Loïe Fuller (1862-1928) was a wildly original performer and inventor. The American creator of modern dance, Fuller also pioneered the ingenious use of electricity for the stage, even building a glass floor so that she could be lit from below. She created a completely new kind of spectacle that combined dance, fabric and movement, revolutionizing the visual culture of the early 20th century. Fuller shot to international stardom after performing in Paris. She was also an entrepreneur and impresario, launching Isadora Duncan’s career, promoting Rodin’s sculpture in the U.S. and consulting with Marie Curie and Thomas Edison in order to make her costumes glow. Her work influenced the most important artists, performers and thinkers of her day. Astonishingly, her influence continues to have an impact on our own cultural landscape. In fact, anyone who has been to a rock concert has seen a modern version of Fuller's patented inventions in lighting and stage design from a century ago!
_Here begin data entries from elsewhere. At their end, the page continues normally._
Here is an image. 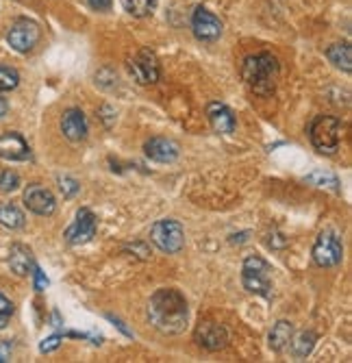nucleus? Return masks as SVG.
Returning <instances> with one entry per match:
<instances>
[{"label":"nucleus","instance_id":"1","mask_svg":"<svg viewBox=\"0 0 352 363\" xmlns=\"http://www.w3.org/2000/svg\"><path fill=\"white\" fill-rule=\"evenodd\" d=\"M148 320L157 331H161L166 335L183 333L189 320L185 296L172 287L157 289L148 301Z\"/></svg>","mask_w":352,"mask_h":363},{"label":"nucleus","instance_id":"2","mask_svg":"<svg viewBox=\"0 0 352 363\" xmlns=\"http://www.w3.org/2000/svg\"><path fill=\"white\" fill-rule=\"evenodd\" d=\"M242 77L254 94L268 96L274 91L278 81V61L270 52L248 55L242 63Z\"/></svg>","mask_w":352,"mask_h":363},{"label":"nucleus","instance_id":"3","mask_svg":"<svg viewBox=\"0 0 352 363\" xmlns=\"http://www.w3.org/2000/svg\"><path fill=\"white\" fill-rule=\"evenodd\" d=\"M309 138L311 144L315 146L317 152L322 155H333L339 148V140H341V122L333 116H317L311 122L309 128Z\"/></svg>","mask_w":352,"mask_h":363},{"label":"nucleus","instance_id":"4","mask_svg":"<svg viewBox=\"0 0 352 363\" xmlns=\"http://www.w3.org/2000/svg\"><path fill=\"white\" fill-rule=\"evenodd\" d=\"M242 283L250 294L272 298V281H270V266L261 257H248L242 266Z\"/></svg>","mask_w":352,"mask_h":363},{"label":"nucleus","instance_id":"5","mask_svg":"<svg viewBox=\"0 0 352 363\" xmlns=\"http://www.w3.org/2000/svg\"><path fill=\"white\" fill-rule=\"evenodd\" d=\"M150 240L159 250H164L168 255H174L185 246L183 226L176 220H159V222H154L152 228H150Z\"/></svg>","mask_w":352,"mask_h":363},{"label":"nucleus","instance_id":"6","mask_svg":"<svg viewBox=\"0 0 352 363\" xmlns=\"http://www.w3.org/2000/svg\"><path fill=\"white\" fill-rule=\"evenodd\" d=\"M344 257V246L333 230H324L313 246V259L319 268H333Z\"/></svg>","mask_w":352,"mask_h":363},{"label":"nucleus","instance_id":"7","mask_svg":"<svg viewBox=\"0 0 352 363\" xmlns=\"http://www.w3.org/2000/svg\"><path fill=\"white\" fill-rule=\"evenodd\" d=\"M7 42H9V46L16 52H28V50H33L35 44L40 42V26L33 20H18L9 28Z\"/></svg>","mask_w":352,"mask_h":363},{"label":"nucleus","instance_id":"8","mask_svg":"<svg viewBox=\"0 0 352 363\" xmlns=\"http://www.w3.org/2000/svg\"><path fill=\"white\" fill-rule=\"evenodd\" d=\"M129 70L140 85H152L159 81V59L152 50L144 48L129 61Z\"/></svg>","mask_w":352,"mask_h":363},{"label":"nucleus","instance_id":"9","mask_svg":"<svg viewBox=\"0 0 352 363\" xmlns=\"http://www.w3.org/2000/svg\"><path fill=\"white\" fill-rule=\"evenodd\" d=\"M96 228H98V222H96V216L89 209H81L76 213V220L72 222V226L66 230V240L72 246H83L87 242L93 240Z\"/></svg>","mask_w":352,"mask_h":363},{"label":"nucleus","instance_id":"10","mask_svg":"<svg viewBox=\"0 0 352 363\" xmlns=\"http://www.w3.org/2000/svg\"><path fill=\"white\" fill-rule=\"evenodd\" d=\"M194 340L200 348L213 352V350H222L229 344V333H227V328L217 322H200L196 326Z\"/></svg>","mask_w":352,"mask_h":363},{"label":"nucleus","instance_id":"11","mask_svg":"<svg viewBox=\"0 0 352 363\" xmlns=\"http://www.w3.org/2000/svg\"><path fill=\"white\" fill-rule=\"evenodd\" d=\"M191 28H194V35L203 42H213L222 35V22L205 7H198L191 16Z\"/></svg>","mask_w":352,"mask_h":363},{"label":"nucleus","instance_id":"12","mask_svg":"<svg viewBox=\"0 0 352 363\" xmlns=\"http://www.w3.org/2000/svg\"><path fill=\"white\" fill-rule=\"evenodd\" d=\"M24 205L38 216H52L57 209L52 191L42 185H28L24 189Z\"/></svg>","mask_w":352,"mask_h":363},{"label":"nucleus","instance_id":"13","mask_svg":"<svg viewBox=\"0 0 352 363\" xmlns=\"http://www.w3.org/2000/svg\"><path fill=\"white\" fill-rule=\"evenodd\" d=\"M144 152L159 163H172L178 159V144L168 138H150L144 144Z\"/></svg>","mask_w":352,"mask_h":363},{"label":"nucleus","instance_id":"14","mask_svg":"<svg viewBox=\"0 0 352 363\" xmlns=\"http://www.w3.org/2000/svg\"><path fill=\"white\" fill-rule=\"evenodd\" d=\"M207 118L213 126L215 133L220 135H229L235 130V116L233 111L227 107V105H222V103H211L207 107Z\"/></svg>","mask_w":352,"mask_h":363},{"label":"nucleus","instance_id":"15","mask_svg":"<svg viewBox=\"0 0 352 363\" xmlns=\"http://www.w3.org/2000/svg\"><path fill=\"white\" fill-rule=\"evenodd\" d=\"M61 130L70 142H81L87 135V120L81 109H68L61 118Z\"/></svg>","mask_w":352,"mask_h":363},{"label":"nucleus","instance_id":"16","mask_svg":"<svg viewBox=\"0 0 352 363\" xmlns=\"http://www.w3.org/2000/svg\"><path fill=\"white\" fill-rule=\"evenodd\" d=\"M0 157L7 161H26L30 157V148L18 133H5L0 138Z\"/></svg>","mask_w":352,"mask_h":363},{"label":"nucleus","instance_id":"17","mask_svg":"<svg viewBox=\"0 0 352 363\" xmlns=\"http://www.w3.org/2000/svg\"><path fill=\"white\" fill-rule=\"evenodd\" d=\"M9 266L18 277H26L30 274V270L35 268V261H33V252H30L26 246L16 244L9 250Z\"/></svg>","mask_w":352,"mask_h":363},{"label":"nucleus","instance_id":"18","mask_svg":"<svg viewBox=\"0 0 352 363\" xmlns=\"http://www.w3.org/2000/svg\"><path fill=\"white\" fill-rule=\"evenodd\" d=\"M292 337H294V328H292V324L287 322V320L276 322L274 328L270 331V346H272V350L283 352L285 348H290Z\"/></svg>","mask_w":352,"mask_h":363},{"label":"nucleus","instance_id":"19","mask_svg":"<svg viewBox=\"0 0 352 363\" xmlns=\"http://www.w3.org/2000/svg\"><path fill=\"white\" fill-rule=\"evenodd\" d=\"M327 57L335 68H339L344 72L352 70V48H350V44H333L327 50Z\"/></svg>","mask_w":352,"mask_h":363},{"label":"nucleus","instance_id":"20","mask_svg":"<svg viewBox=\"0 0 352 363\" xmlns=\"http://www.w3.org/2000/svg\"><path fill=\"white\" fill-rule=\"evenodd\" d=\"M0 224L7 228H22L24 226V213L13 203L0 205Z\"/></svg>","mask_w":352,"mask_h":363},{"label":"nucleus","instance_id":"21","mask_svg":"<svg viewBox=\"0 0 352 363\" xmlns=\"http://www.w3.org/2000/svg\"><path fill=\"white\" fill-rule=\"evenodd\" d=\"M315 335L311 333V331H302V333H298L296 337H292V342H290V346H292V352L298 357V359H305L307 354H311V350H313V346H315Z\"/></svg>","mask_w":352,"mask_h":363},{"label":"nucleus","instance_id":"22","mask_svg":"<svg viewBox=\"0 0 352 363\" xmlns=\"http://www.w3.org/2000/svg\"><path fill=\"white\" fill-rule=\"evenodd\" d=\"M305 181L313 187H327V189L339 191V179L331 172H324V170H315V172L307 174Z\"/></svg>","mask_w":352,"mask_h":363},{"label":"nucleus","instance_id":"23","mask_svg":"<svg viewBox=\"0 0 352 363\" xmlns=\"http://www.w3.org/2000/svg\"><path fill=\"white\" fill-rule=\"evenodd\" d=\"M122 7L135 18H146L154 11L157 0H122Z\"/></svg>","mask_w":352,"mask_h":363},{"label":"nucleus","instance_id":"24","mask_svg":"<svg viewBox=\"0 0 352 363\" xmlns=\"http://www.w3.org/2000/svg\"><path fill=\"white\" fill-rule=\"evenodd\" d=\"M20 83V77L16 70L7 68V65H0V91H11Z\"/></svg>","mask_w":352,"mask_h":363},{"label":"nucleus","instance_id":"25","mask_svg":"<svg viewBox=\"0 0 352 363\" xmlns=\"http://www.w3.org/2000/svg\"><path fill=\"white\" fill-rule=\"evenodd\" d=\"M11 313H13V303L7 298L5 294H0V331H3V328L7 326Z\"/></svg>","mask_w":352,"mask_h":363},{"label":"nucleus","instance_id":"26","mask_svg":"<svg viewBox=\"0 0 352 363\" xmlns=\"http://www.w3.org/2000/svg\"><path fill=\"white\" fill-rule=\"evenodd\" d=\"M18 185H20V177L16 172L5 170L3 174H0V189L3 191H13V189H18Z\"/></svg>","mask_w":352,"mask_h":363},{"label":"nucleus","instance_id":"27","mask_svg":"<svg viewBox=\"0 0 352 363\" xmlns=\"http://www.w3.org/2000/svg\"><path fill=\"white\" fill-rule=\"evenodd\" d=\"M59 189L63 191V196H66V198H72L74 194H79L81 185L70 177H59Z\"/></svg>","mask_w":352,"mask_h":363},{"label":"nucleus","instance_id":"28","mask_svg":"<svg viewBox=\"0 0 352 363\" xmlns=\"http://www.w3.org/2000/svg\"><path fill=\"white\" fill-rule=\"evenodd\" d=\"M61 335H52V337H48V340H44L42 342V346H40V350L42 352H50V350H55V348H59V344H61Z\"/></svg>","mask_w":352,"mask_h":363},{"label":"nucleus","instance_id":"29","mask_svg":"<svg viewBox=\"0 0 352 363\" xmlns=\"http://www.w3.org/2000/svg\"><path fill=\"white\" fill-rule=\"evenodd\" d=\"M33 274H35V289H38V291L46 289V287H48V279L44 277V272H42L38 266L33 268Z\"/></svg>","mask_w":352,"mask_h":363},{"label":"nucleus","instance_id":"30","mask_svg":"<svg viewBox=\"0 0 352 363\" xmlns=\"http://www.w3.org/2000/svg\"><path fill=\"white\" fill-rule=\"evenodd\" d=\"M87 3H89V7L96 9V11H109L113 0H87Z\"/></svg>","mask_w":352,"mask_h":363},{"label":"nucleus","instance_id":"31","mask_svg":"<svg viewBox=\"0 0 352 363\" xmlns=\"http://www.w3.org/2000/svg\"><path fill=\"white\" fill-rule=\"evenodd\" d=\"M9 357H11V346H9L7 342L0 340V363L9 361Z\"/></svg>","mask_w":352,"mask_h":363},{"label":"nucleus","instance_id":"32","mask_svg":"<svg viewBox=\"0 0 352 363\" xmlns=\"http://www.w3.org/2000/svg\"><path fill=\"white\" fill-rule=\"evenodd\" d=\"M7 113V103H5V98H0V118H3Z\"/></svg>","mask_w":352,"mask_h":363}]
</instances>
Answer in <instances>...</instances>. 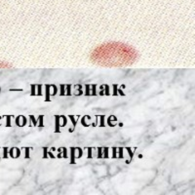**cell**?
<instances>
[{"label":"cell","instance_id":"1","mask_svg":"<svg viewBox=\"0 0 195 195\" xmlns=\"http://www.w3.org/2000/svg\"><path fill=\"white\" fill-rule=\"evenodd\" d=\"M90 58L93 62L105 67H123L133 64L138 54L130 46L111 42L96 48Z\"/></svg>","mask_w":195,"mask_h":195},{"label":"cell","instance_id":"2","mask_svg":"<svg viewBox=\"0 0 195 195\" xmlns=\"http://www.w3.org/2000/svg\"><path fill=\"white\" fill-rule=\"evenodd\" d=\"M55 133H61V117L60 115H55Z\"/></svg>","mask_w":195,"mask_h":195},{"label":"cell","instance_id":"3","mask_svg":"<svg viewBox=\"0 0 195 195\" xmlns=\"http://www.w3.org/2000/svg\"><path fill=\"white\" fill-rule=\"evenodd\" d=\"M45 101H51V84H45Z\"/></svg>","mask_w":195,"mask_h":195},{"label":"cell","instance_id":"4","mask_svg":"<svg viewBox=\"0 0 195 195\" xmlns=\"http://www.w3.org/2000/svg\"><path fill=\"white\" fill-rule=\"evenodd\" d=\"M112 121H117V118L115 116H113V115H110V116H108V118L106 119V124L109 126V127H115L116 126V123H112Z\"/></svg>","mask_w":195,"mask_h":195},{"label":"cell","instance_id":"5","mask_svg":"<svg viewBox=\"0 0 195 195\" xmlns=\"http://www.w3.org/2000/svg\"><path fill=\"white\" fill-rule=\"evenodd\" d=\"M68 118L70 119V121H71V123H72V125H73V129H75L76 128V125H77V122H78V119L80 118V115H77V116H75V115H73V114H69L68 115Z\"/></svg>","mask_w":195,"mask_h":195},{"label":"cell","instance_id":"6","mask_svg":"<svg viewBox=\"0 0 195 195\" xmlns=\"http://www.w3.org/2000/svg\"><path fill=\"white\" fill-rule=\"evenodd\" d=\"M33 148L32 147H22L21 148V150H24V159H31V157H30V150H32Z\"/></svg>","mask_w":195,"mask_h":195},{"label":"cell","instance_id":"7","mask_svg":"<svg viewBox=\"0 0 195 195\" xmlns=\"http://www.w3.org/2000/svg\"><path fill=\"white\" fill-rule=\"evenodd\" d=\"M75 152H76V147H73L71 146L70 147V164H75L76 161H75Z\"/></svg>","mask_w":195,"mask_h":195},{"label":"cell","instance_id":"8","mask_svg":"<svg viewBox=\"0 0 195 195\" xmlns=\"http://www.w3.org/2000/svg\"><path fill=\"white\" fill-rule=\"evenodd\" d=\"M44 115L43 114H41V115H39L38 118H37V126H38L39 128H43L44 127Z\"/></svg>","mask_w":195,"mask_h":195},{"label":"cell","instance_id":"9","mask_svg":"<svg viewBox=\"0 0 195 195\" xmlns=\"http://www.w3.org/2000/svg\"><path fill=\"white\" fill-rule=\"evenodd\" d=\"M28 118H29V127H31V123H32V126L33 127H37V119H35V116L34 115H28Z\"/></svg>","mask_w":195,"mask_h":195},{"label":"cell","instance_id":"10","mask_svg":"<svg viewBox=\"0 0 195 195\" xmlns=\"http://www.w3.org/2000/svg\"><path fill=\"white\" fill-rule=\"evenodd\" d=\"M3 117H5V118H6L5 127H12L11 119H12V118H14V115H4Z\"/></svg>","mask_w":195,"mask_h":195},{"label":"cell","instance_id":"11","mask_svg":"<svg viewBox=\"0 0 195 195\" xmlns=\"http://www.w3.org/2000/svg\"><path fill=\"white\" fill-rule=\"evenodd\" d=\"M99 119H100L99 126H100V127H106V115H105V114L99 115Z\"/></svg>","mask_w":195,"mask_h":195},{"label":"cell","instance_id":"12","mask_svg":"<svg viewBox=\"0 0 195 195\" xmlns=\"http://www.w3.org/2000/svg\"><path fill=\"white\" fill-rule=\"evenodd\" d=\"M109 148L108 147H102V158L108 159L109 158Z\"/></svg>","mask_w":195,"mask_h":195},{"label":"cell","instance_id":"13","mask_svg":"<svg viewBox=\"0 0 195 195\" xmlns=\"http://www.w3.org/2000/svg\"><path fill=\"white\" fill-rule=\"evenodd\" d=\"M60 117H61V127L62 128V127H66L67 126V117L66 116V115H60Z\"/></svg>","mask_w":195,"mask_h":195},{"label":"cell","instance_id":"14","mask_svg":"<svg viewBox=\"0 0 195 195\" xmlns=\"http://www.w3.org/2000/svg\"><path fill=\"white\" fill-rule=\"evenodd\" d=\"M84 149H86V150L88 151L87 159H93V158H94V157H93V150H94L93 147H85Z\"/></svg>","mask_w":195,"mask_h":195},{"label":"cell","instance_id":"15","mask_svg":"<svg viewBox=\"0 0 195 195\" xmlns=\"http://www.w3.org/2000/svg\"><path fill=\"white\" fill-rule=\"evenodd\" d=\"M43 85L42 84H38V85H36V89H37V93H36V95L37 96H43Z\"/></svg>","mask_w":195,"mask_h":195},{"label":"cell","instance_id":"16","mask_svg":"<svg viewBox=\"0 0 195 195\" xmlns=\"http://www.w3.org/2000/svg\"><path fill=\"white\" fill-rule=\"evenodd\" d=\"M76 151H77V155H75V159H80L83 156V149L81 147H76Z\"/></svg>","mask_w":195,"mask_h":195},{"label":"cell","instance_id":"17","mask_svg":"<svg viewBox=\"0 0 195 195\" xmlns=\"http://www.w3.org/2000/svg\"><path fill=\"white\" fill-rule=\"evenodd\" d=\"M123 150H124V148L123 147H118L117 148V153H118V155H117V159H124V155H123Z\"/></svg>","mask_w":195,"mask_h":195},{"label":"cell","instance_id":"18","mask_svg":"<svg viewBox=\"0 0 195 195\" xmlns=\"http://www.w3.org/2000/svg\"><path fill=\"white\" fill-rule=\"evenodd\" d=\"M60 96H66V84H61L60 85Z\"/></svg>","mask_w":195,"mask_h":195},{"label":"cell","instance_id":"19","mask_svg":"<svg viewBox=\"0 0 195 195\" xmlns=\"http://www.w3.org/2000/svg\"><path fill=\"white\" fill-rule=\"evenodd\" d=\"M2 149H3V155L1 156V158H3V159H7V158L9 157V153H8L9 149H8V147H6V146H4Z\"/></svg>","mask_w":195,"mask_h":195},{"label":"cell","instance_id":"20","mask_svg":"<svg viewBox=\"0 0 195 195\" xmlns=\"http://www.w3.org/2000/svg\"><path fill=\"white\" fill-rule=\"evenodd\" d=\"M91 85L90 84H86L85 85V92H84V95L87 96V97H89L91 96V93H90V91H91Z\"/></svg>","mask_w":195,"mask_h":195},{"label":"cell","instance_id":"21","mask_svg":"<svg viewBox=\"0 0 195 195\" xmlns=\"http://www.w3.org/2000/svg\"><path fill=\"white\" fill-rule=\"evenodd\" d=\"M42 150H43L42 159H48V158H49V156H48V147H47V146H43V147H42Z\"/></svg>","mask_w":195,"mask_h":195},{"label":"cell","instance_id":"22","mask_svg":"<svg viewBox=\"0 0 195 195\" xmlns=\"http://www.w3.org/2000/svg\"><path fill=\"white\" fill-rule=\"evenodd\" d=\"M66 96H71V84H66Z\"/></svg>","mask_w":195,"mask_h":195},{"label":"cell","instance_id":"23","mask_svg":"<svg viewBox=\"0 0 195 195\" xmlns=\"http://www.w3.org/2000/svg\"><path fill=\"white\" fill-rule=\"evenodd\" d=\"M30 96H36V84H31L30 85Z\"/></svg>","mask_w":195,"mask_h":195},{"label":"cell","instance_id":"24","mask_svg":"<svg viewBox=\"0 0 195 195\" xmlns=\"http://www.w3.org/2000/svg\"><path fill=\"white\" fill-rule=\"evenodd\" d=\"M97 84H93L91 85V89H92V93H91V96H98L97 94Z\"/></svg>","mask_w":195,"mask_h":195},{"label":"cell","instance_id":"25","mask_svg":"<svg viewBox=\"0 0 195 195\" xmlns=\"http://www.w3.org/2000/svg\"><path fill=\"white\" fill-rule=\"evenodd\" d=\"M125 149L128 151V154L130 156V161H132L133 160V157H134V152L132 150V148L131 147H125Z\"/></svg>","mask_w":195,"mask_h":195},{"label":"cell","instance_id":"26","mask_svg":"<svg viewBox=\"0 0 195 195\" xmlns=\"http://www.w3.org/2000/svg\"><path fill=\"white\" fill-rule=\"evenodd\" d=\"M86 116H87V115H84V116L81 118V121H80V122H81V124H82L83 127H87V128H88V127H90L91 125L86 123Z\"/></svg>","mask_w":195,"mask_h":195},{"label":"cell","instance_id":"27","mask_svg":"<svg viewBox=\"0 0 195 195\" xmlns=\"http://www.w3.org/2000/svg\"><path fill=\"white\" fill-rule=\"evenodd\" d=\"M103 86H105V96L108 97V96L111 95L110 92H109V86L107 84H103Z\"/></svg>","mask_w":195,"mask_h":195},{"label":"cell","instance_id":"28","mask_svg":"<svg viewBox=\"0 0 195 195\" xmlns=\"http://www.w3.org/2000/svg\"><path fill=\"white\" fill-rule=\"evenodd\" d=\"M61 153H62V155H61V157L62 158H64V159H67L68 158V156H67V147H61Z\"/></svg>","mask_w":195,"mask_h":195},{"label":"cell","instance_id":"29","mask_svg":"<svg viewBox=\"0 0 195 195\" xmlns=\"http://www.w3.org/2000/svg\"><path fill=\"white\" fill-rule=\"evenodd\" d=\"M112 88H113V93L111 94V96H113V97H116V96H118V92H117V84H112Z\"/></svg>","mask_w":195,"mask_h":195},{"label":"cell","instance_id":"30","mask_svg":"<svg viewBox=\"0 0 195 195\" xmlns=\"http://www.w3.org/2000/svg\"><path fill=\"white\" fill-rule=\"evenodd\" d=\"M111 149H112L111 158H112V159H116V158H117V147H115V146H113Z\"/></svg>","mask_w":195,"mask_h":195},{"label":"cell","instance_id":"31","mask_svg":"<svg viewBox=\"0 0 195 195\" xmlns=\"http://www.w3.org/2000/svg\"><path fill=\"white\" fill-rule=\"evenodd\" d=\"M97 150H98V155H97V158H98V159L102 158V147H98V148H97Z\"/></svg>","mask_w":195,"mask_h":195},{"label":"cell","instance_id":"32","mask_svg":"<svg viewBox=\"0 0 195 195\" xmlns=\"http://www.w3.org/2000/svg\"><path fill=\"white\" fill-rule=\"evenodd\" d=\"M51 87L53 88V94L52 96H56L58 94V88H57L56 85H54V84H51Z\"/></svg>","mask_w":195,"mask_h":195},{"label":"cell","instance_id":"33","mask_svg":"<svg viewBox=\"0 0 195 195\" xmlns=\"http://www.w3.org/2000/svg\"><path fill=\"white\" fill-rule=\"evenodd\" d=\"M99 95L105 96V86H103V84L100 86V93H99Z\"/></svg>","mask_w":195,"mask_h":195},{"label":"cell","instance_id":"34","mask_svg":"<svg viewBox=\"0 0 195 195\" xmlns=\"http://www.w3.org/2000/svg\"><path fill=\"white\" fill-rule=\"evenodd\" d=\"M15 150H16V155H15V159L19 158L21 156V149L18 148V147H15Z\"/></svg>","mask_w":195,"mask_h":195},{"label":"cell","instance_id":"35","mask_svg":"<svg viewBox=\"0 0 195 195\" xmlns=\"http://www.w3.org/2000/svg\"><path fill=\"white\" fill-rule=\"evenodd\" d=\"M20 119H21V115H18V116L16 117V121H15L16 126H18V127H22V125H21V123H20Z\"/></svg>","mask_w":195,"mask_h":195},{"label":"cell","instance_id":"36","mask_svg":"<svg viewBox=\"0 0 195 195\" xmlns=\"http://www.w3.org/2000/svg\"><path fill=\"white\" fill-rule=\"evenodd\" d=\"M22 127L23 126H25L27 124H28V119H27V117L22 115Z\"/></svg>","mask_w":195,"mask_h":195},{"label":"cell","instance_id":"37","mask_svg":"<svg viewBox=\"0 0 195 195\" xmlns=\"http://www.w3.org/2000/svg\"><path fill=\"white\" fill-rule=\"evenodd\" d=\"M48 156H49V158L50 159H56L57 157L54 154H53V151L52 150H48Z\"/></svg>","mask_w":195,"mask_h":195},{"label":"cell","instance_id":"38","mask_svg":"<svg viewBox=\"0 0 195 195\" xmlns=\"http://www.w3.org/2000/svg\"><path fill=\"white\" fill-rule=\"evenodd\" d=\"M3 67H10V66L6 62H0V68H3Z\"/></svg>","mask_w":195,"mask_h":195},{"label":"cell","instance_id":"39","mask_svg":"<svg viewBox=\"0 0 195 195\" xmlns=\"http://www.w3.org/2000/svg\"><path fill=\"white\" fill-rule=\"evenodd\" d=\"M117 92H118V95L122 96V97H124V96H125V93L123 92L121 88H118V89H117Z\"/></svg>","mask_w":195,"mask_h":195},{"label":"cell","instance_id":"40","mask_svg":"<svg viewBox=\"0 0 195 195\" xmlns=\"http://www.w3.org/2000/svg\"><path fill=\"white\" fill-rule=\"evenodd\" d=\"M9 91H11V92H13V91H18V92H22V91H23L22 89H10Z\"/></svg>","mask_w":195,"mask_h":195},{"label":"cell","instance_id":"41","mask_svg":"<svg viewBox=\"0 0 195 195\" xmlns=\"http://www.w3.org/2000/svg\"><path fill=\"white\" fill-rule=\"evenodd\" d=\"M51 150L52 151H57V148L56 147H52V148H51Z\"/></svg>","mask_w":195,"mask_h":195},{"label":"cell","instance_id":"42","mask_svg":"<svg viewBox=\"0 0 195 195\" xmlns=\"http://www.w3.org/2000/svg\"><path fill=\"white\" fill-rule=\"evenodd\" d=\"M125 88H126V86H125V85H122V86H121V89H125Z\"/></svg>","mask_w":195,"mask_h":195},{"label":"cell","instance_id":"43","mask_svg":"<svg viewBox=\"0 0 195 195\" xmlns=\"http://www.w3.org/2000/svg\"><path fill=\"white\" fill-rule=\"evenodd\" d=\"M0 93H1V87H0Z\"/></svg>","mask_w":195,"mask_h":195},{"label":"cell","instance_id":"44","mask_svg":"<svg viewBox=\"0 0 195 195\" xmlns=\"http://www.w3.org/2000/svg\"><path fill=\"white\" fill-rule=\"evenodd\" d=\"M0 159H1V156H0Z\"/></svg>","mask_w":195,"mask_h":195},{"label":"cell","instance_id":"45","mask_svg":"<svg viewBox=\"0 0 195 195\" xmlns=\"http://www.w3.org/2000/svg\"><path fill=\"white\" fill-rule=\"evenodd\" d=\"M0 126H1V124H0Z\"/></svg>","mask_w":195,"mask_h":195}]
</instances>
Obsessed with Light is a film about transformation. It's about a Midwestern vaudeville performer, born during the Civil War, who became a world-famous star of Belle Époque Paris with her elaborate productions of ephemeral, shape-shifting abstractions. It's about a woman, described by contemporaries as "odd and badly dressed," who transformed herself into the "Fairy of Light" onstage. It's about a visionary who disrupted the prevailing notions of dance and the imagined limits of the human body. And it is about a driven perfectionist who was unapologetic about her appearance, sexuality and ambition.